TASK STATEMENT: Retype the passage below on mapping the Great Kantō Earthquake, word for word and with nothing changed.

GIVEN TEXT:

+-------+

This fire dynamics map was relied on interviews regarding the timing and direction of the fire damage during the Great Kantō Earthquake, noting the burnt areas, impassable bridges, fire sources, flying fires, red fire flow curves (with arrows at the end of burnout), and green simultaneity lines. These indicators were marked on the 1921 topographic map surveys (1:10,000) published in 1923 (specifically those for the areas of Waseda, Ueno, Mukōjima, Yotsuya, Nihonbashi, Fukagawa, Mita, Shinbashi, and Susaki). Although these eight maps have been digitized and made available by the National Diet Library and other institutions, we used high-definition color images in the public domain that have been made available by the Tokyo Metropolitan Central Library. Specifically, eight maps were georeferenced using ArcMap and put together into a single GeoTiff, which then was imported into ArcGIS Online.

Figure 5: Tōkyō-shi kasai dōtai chizu 東京市火災動態地図 (1:10,000) (See also Figure 2)

Once the base maps were selected, the next step was to select the historical materials and images we wanted to link to the target maps. Toshie Marra examined all the images included in the resources provided by respondents to the CDDP survey in 2022. She then identified those pointing to specific identifiable geographic locations, and made a list of those items in an Excel spreadsheet, recording facets such as resource type, title of the image, geographic information, address (when available), citation information, permalink, and the image source for each item. Since a unique permalink is needed for each item to be displayed on the website linked from the maps, only the following sources are currently represented in the “NCC:CDDP Great Kantō Earthquake Map”: Great Kanto Earthquake of 1923 (Brown University), Kanto Earthquake Materials, 1923 and undated (Duke University), Kumaichi Hiraoka Postcard Collection (University of Hawai'i, Manoa), and Taishōshin kasai mokuhan gashū 大正震火災木版画集 (1924) (Harvard University). After these materials were organized, student collaborators then sought location coordinates for each item to be displayed accurately across the map layers. We later incorporated historical film clips from NFAJ into the “NCC:CDDP Great Kantō Earthquake Map,” a process made easier through the use of metadata for the film clips that included addresses for some film locations. When that information was not available, student collaborators researched the relevant coordinates.

+-------+

SUPPLIED INFORMATION:
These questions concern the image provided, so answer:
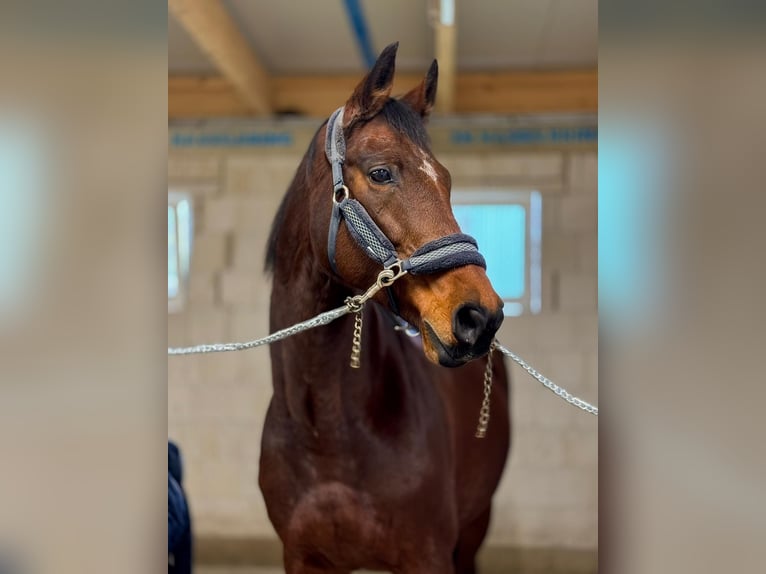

+-------+

CORRECT ANSWER:
This fire dynamics map was relied on interviews regarding the timing and direction of the fire damage during the Great Kantō Earthquake, noting the burnt areas, impassable bridges, fire sources, flying fires, red fire flow curves (with arrows at the end of burnout), and green simultaneity lines. These indicators were marked on the 1921 topographic map surveys (1:10,000) published in 1923 (specifically those for the areas of Waseda, Ueno, Mukōjima, Yotsuya, Nihonbashi, Fukagawa, Mita, Shinbashi, and Susaki). Although these eight maps have been digitized and made available by the National Diet Library and other institutions, we used high-definition color images in the public domain that have been made available by the Tokyo Metropolitan Central Library. Specifically, eight maps were georeferenced using ArcMap and put together into a single GeoTiff, which then was imported into ArcGIS Online.

Figure 5: Tōkyō-shi kasai dōtai chizu 東京市火災動態地図 (1:10,000) (See also Figure 2)

Once the base maps were selected, the next step was to select the historical materials and images we wanted to link to the target maps. Toshie Marra examined all the images included in the resources provided by respondents to the CDDP survey in 2022. She then identified those pointing to specific identifiable geographic locations, and made a list of those items in an Excel spreadsheet, recording facets such as resource type, title of the image, geographic information, address (when available), citation information, permalink, and the image source for each item. Since a unique permalink is needed for each item to be displayed on the website linked from the maps, only the following sources are currently represented in the “NCC:CDDP Great Kantō Earthquake Map”: Great Kanto Earthquake of 1923 (Brown University), Kanto Earthquake Materials, 1923 and undated (Duke University), Kumaichi Hiraoka Postcard Collection (University of Hawai'i, Manoa), and Taishōshin kasai mokuhan gashū 大正震火災木版画集 (1924) (Harvard University). After these materials were organized, student collaborators then sought location coordinates for each item to be displayed accurately across the map layers. We later incorporated historical film clips from NFAJ into the “NCC:CDDP Great Kantō Earthquake Map,” a process made easier through the use of metadata for the film clips that included addresses for some film locations. When that information was not available, student collaborators researched the relevant coordinates.